- _Document excerpt_
Published Apr 28, 2015Back in the songwriter days of the early '70s, Bill Fay recorded two very different sounding "folk" albums, both of which wound up as commercial duds, before disappearing from the music scene and from public view altogether. It seemed as though the world would never hear from Fay ever again — that is until the late '90s, when a renewed interest in his music came in the form of reissues and pleas for a return. In 2012, he did just that, reintroducing his name to the world and to a new generation, while also assuming his place as a cult hero and inspiration for countless contemporary songsmiths — among them Jim O'Rourke, Nick Cave and Jeff Tweedy.

- _Data below_
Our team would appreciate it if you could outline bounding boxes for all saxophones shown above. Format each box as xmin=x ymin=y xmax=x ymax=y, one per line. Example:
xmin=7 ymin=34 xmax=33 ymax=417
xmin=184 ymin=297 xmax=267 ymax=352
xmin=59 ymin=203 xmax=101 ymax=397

- _Action item 1_
In the Bill Fay article, in what year did Fay return to music?
- _Action item 2_
Continue the article on Bill Fay from the point where it stops.

- _Written reply 1_
2012

- _Written reply 2_
But if Fay's 2012 return album, Life Is People, acted as his grandiose return to a stage he never quite got to experience, one that saw his protégés getting their chance to live out their dreams on collaborative tracks alongside their hero, then Who Is The Sender? is the album Fay might have made for himself if we continued to leave him alone. It's a thought he ponders on the album opener "The Geese Are Flying Westward," as he sings, "Maybe I should have ventured / Outside the places that I know / But I don't think so / I'm so glad to stay home." It's as though, now that Fay knows we're listening and he's said thanks to those responsible for that, he can get back to writing about the stuff that really matters to him.
Gone here is the sense of glee that permeated many of the tracks on Life Is People, and in its place is a less ecstatic but equally present version of Fay who sings with a soft, atmospheric vocal delivery that recalls that of Robert Wyatt. The only notable guest this time around is J. Spaceman, and his presence is minimal. The songs sound like a man and his piano, and the best moments are often the starkest. That's not to belittle the music on Life Is People — they're simply different sides to Fay's far-reaching songcraft — but for fans of Fay's '70s material, there's more to be found here.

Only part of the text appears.